This book brings together foreign investment and investment arbitration in Asia, the fastest growing economic region in the world. It provides a critical analysis of foreign investment, its benefits and the legal regimes of the jurisdictions studied at a time when investor-state disputes are on the rise and investment arbitration is under growing scrutiny. Governments are under greater pressure to balance the promotion of investment with public policy development and interests and calls for a permanent court for investment arbitration are getting louder.
To assess future possibilities, this book takes stock of, brings together and analyses the legal regimes on foreign investment in 12 major Asian jurisdictions, namely China, Hong-Kong, India, Indonesia, Japan, South Korea, Malaysia, Myanmar, Philippines, Singapore, Thailand and Vietnam.
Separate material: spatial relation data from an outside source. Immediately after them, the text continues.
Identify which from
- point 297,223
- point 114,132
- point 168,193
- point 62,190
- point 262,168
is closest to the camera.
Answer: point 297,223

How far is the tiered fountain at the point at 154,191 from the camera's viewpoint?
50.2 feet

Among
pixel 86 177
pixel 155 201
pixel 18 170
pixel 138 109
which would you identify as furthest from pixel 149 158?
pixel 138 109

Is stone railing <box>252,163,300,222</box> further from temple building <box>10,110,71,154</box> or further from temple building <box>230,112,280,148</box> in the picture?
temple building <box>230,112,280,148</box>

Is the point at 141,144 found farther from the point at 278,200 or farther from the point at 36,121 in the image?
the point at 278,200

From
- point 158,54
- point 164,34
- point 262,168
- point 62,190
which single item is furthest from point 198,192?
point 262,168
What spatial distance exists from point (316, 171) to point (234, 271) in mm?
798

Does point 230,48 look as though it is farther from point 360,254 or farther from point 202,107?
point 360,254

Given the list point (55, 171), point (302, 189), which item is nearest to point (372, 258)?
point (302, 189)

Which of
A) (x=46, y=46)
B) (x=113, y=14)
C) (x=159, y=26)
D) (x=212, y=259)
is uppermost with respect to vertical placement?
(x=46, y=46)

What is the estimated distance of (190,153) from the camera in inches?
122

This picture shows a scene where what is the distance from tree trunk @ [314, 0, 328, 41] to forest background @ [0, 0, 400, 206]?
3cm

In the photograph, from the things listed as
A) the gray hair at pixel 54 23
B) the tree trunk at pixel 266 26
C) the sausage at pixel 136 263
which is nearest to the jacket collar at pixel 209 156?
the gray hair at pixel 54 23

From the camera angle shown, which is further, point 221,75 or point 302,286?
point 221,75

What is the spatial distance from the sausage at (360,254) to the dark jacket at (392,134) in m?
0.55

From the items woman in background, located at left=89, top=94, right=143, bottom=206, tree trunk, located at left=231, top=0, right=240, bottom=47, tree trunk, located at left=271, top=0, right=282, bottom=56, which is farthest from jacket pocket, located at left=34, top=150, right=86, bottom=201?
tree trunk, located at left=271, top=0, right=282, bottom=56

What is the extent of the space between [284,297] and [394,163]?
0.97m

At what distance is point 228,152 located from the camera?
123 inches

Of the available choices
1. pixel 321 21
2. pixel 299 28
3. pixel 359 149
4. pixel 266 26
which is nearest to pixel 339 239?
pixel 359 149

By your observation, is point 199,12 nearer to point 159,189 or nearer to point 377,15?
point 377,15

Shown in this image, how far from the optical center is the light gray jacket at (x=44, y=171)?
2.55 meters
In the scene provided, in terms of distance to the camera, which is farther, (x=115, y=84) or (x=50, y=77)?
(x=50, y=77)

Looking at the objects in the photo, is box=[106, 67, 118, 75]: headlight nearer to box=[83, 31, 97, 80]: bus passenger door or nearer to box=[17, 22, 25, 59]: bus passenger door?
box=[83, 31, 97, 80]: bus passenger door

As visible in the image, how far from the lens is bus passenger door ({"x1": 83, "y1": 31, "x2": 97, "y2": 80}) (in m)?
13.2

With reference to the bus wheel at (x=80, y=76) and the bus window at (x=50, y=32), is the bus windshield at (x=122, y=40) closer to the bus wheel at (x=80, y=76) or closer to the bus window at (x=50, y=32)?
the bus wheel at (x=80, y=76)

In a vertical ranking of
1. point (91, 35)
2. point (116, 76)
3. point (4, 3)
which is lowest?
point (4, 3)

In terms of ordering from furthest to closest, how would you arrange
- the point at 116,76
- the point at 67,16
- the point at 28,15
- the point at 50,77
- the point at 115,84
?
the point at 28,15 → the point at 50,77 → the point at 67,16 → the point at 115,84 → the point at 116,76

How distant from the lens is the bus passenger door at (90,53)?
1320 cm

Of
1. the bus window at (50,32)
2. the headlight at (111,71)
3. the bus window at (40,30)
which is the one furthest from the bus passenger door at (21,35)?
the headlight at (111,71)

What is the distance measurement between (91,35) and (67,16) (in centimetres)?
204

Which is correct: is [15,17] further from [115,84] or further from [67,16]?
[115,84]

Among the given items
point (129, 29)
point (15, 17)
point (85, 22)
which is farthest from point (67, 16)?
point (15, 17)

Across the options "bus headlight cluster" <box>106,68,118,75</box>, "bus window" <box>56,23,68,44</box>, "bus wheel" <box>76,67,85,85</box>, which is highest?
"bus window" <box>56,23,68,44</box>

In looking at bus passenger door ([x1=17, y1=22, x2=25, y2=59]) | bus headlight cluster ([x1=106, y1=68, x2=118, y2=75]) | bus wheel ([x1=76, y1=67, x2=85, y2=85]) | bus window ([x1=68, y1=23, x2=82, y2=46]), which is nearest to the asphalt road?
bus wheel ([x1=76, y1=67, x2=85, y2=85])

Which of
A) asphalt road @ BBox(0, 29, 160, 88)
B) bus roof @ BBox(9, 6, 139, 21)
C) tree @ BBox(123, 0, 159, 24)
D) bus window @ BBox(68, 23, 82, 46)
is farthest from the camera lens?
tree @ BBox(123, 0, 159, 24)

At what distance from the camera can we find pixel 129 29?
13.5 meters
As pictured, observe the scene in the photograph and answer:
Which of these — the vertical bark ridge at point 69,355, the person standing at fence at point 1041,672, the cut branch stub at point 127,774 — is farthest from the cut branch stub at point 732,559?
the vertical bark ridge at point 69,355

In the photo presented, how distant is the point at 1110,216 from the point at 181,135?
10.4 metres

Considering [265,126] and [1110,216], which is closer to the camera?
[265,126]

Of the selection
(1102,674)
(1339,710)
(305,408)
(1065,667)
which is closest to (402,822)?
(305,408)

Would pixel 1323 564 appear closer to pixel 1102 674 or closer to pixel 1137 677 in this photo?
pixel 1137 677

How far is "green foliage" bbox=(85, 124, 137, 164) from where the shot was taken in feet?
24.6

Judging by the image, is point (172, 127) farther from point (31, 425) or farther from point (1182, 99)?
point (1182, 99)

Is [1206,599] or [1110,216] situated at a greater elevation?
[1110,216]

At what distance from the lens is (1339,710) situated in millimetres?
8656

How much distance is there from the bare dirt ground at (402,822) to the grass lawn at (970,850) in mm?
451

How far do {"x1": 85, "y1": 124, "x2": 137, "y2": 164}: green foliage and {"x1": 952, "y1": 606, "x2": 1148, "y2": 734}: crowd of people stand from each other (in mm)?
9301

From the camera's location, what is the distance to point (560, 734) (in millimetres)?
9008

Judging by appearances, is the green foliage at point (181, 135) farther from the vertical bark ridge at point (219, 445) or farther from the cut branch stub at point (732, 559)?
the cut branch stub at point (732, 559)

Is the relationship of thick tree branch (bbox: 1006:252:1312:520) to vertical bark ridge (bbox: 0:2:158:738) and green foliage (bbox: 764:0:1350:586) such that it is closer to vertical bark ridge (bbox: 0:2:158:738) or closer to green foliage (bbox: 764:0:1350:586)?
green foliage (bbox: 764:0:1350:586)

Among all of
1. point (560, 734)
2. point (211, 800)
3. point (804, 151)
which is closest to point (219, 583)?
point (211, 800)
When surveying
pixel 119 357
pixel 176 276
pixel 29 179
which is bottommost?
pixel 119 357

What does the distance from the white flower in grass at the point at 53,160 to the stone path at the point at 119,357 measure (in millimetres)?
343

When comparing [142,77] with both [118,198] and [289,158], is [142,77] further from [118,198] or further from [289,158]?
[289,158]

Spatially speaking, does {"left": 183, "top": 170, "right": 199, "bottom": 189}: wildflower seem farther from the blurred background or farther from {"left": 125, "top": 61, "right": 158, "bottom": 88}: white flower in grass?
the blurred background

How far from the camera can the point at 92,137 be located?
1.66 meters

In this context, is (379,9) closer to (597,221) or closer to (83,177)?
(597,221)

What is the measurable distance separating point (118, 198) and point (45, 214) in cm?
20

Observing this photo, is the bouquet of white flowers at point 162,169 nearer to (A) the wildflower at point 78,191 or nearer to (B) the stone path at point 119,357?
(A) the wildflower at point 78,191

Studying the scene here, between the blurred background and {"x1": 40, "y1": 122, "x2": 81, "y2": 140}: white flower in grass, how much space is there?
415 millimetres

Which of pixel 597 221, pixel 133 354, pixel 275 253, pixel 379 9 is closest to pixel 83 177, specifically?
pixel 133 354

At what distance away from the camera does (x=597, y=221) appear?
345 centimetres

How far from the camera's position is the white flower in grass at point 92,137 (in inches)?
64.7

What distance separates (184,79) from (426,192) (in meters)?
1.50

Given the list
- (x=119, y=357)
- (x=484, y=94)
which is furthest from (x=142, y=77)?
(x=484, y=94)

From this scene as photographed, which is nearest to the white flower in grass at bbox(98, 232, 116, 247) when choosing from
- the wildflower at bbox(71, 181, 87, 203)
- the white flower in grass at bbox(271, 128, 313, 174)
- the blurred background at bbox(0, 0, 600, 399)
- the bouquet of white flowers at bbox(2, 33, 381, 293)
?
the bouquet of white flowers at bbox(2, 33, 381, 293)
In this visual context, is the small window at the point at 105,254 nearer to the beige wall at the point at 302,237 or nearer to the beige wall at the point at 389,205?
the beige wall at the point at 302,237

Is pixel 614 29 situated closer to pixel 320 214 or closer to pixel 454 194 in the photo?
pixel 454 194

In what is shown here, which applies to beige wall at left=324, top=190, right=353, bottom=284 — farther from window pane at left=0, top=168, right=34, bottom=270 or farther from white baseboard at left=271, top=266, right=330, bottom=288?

These constitute paradigmatic examples of what is happening in the legal framework of Asian foreign investment and the impact that the current system of investment arbitration has in all of them. The analysis shows the existence of changing positions and degrees of openness towards foreign investment in the region, as well as a distinct level of exposure to and involvement in investment arbitration.
Predictably, their situation will change in the near future, at least in relation to investment arbitration. Proposals for reform have already been made and international institutions are working on the development of an alternative to the proceedings of investment arbitration as it is currently constructed and understood. Consequently, the last two chapters of this book are devoted to the analysis of these developments that will most probably affect the existing situation in the region.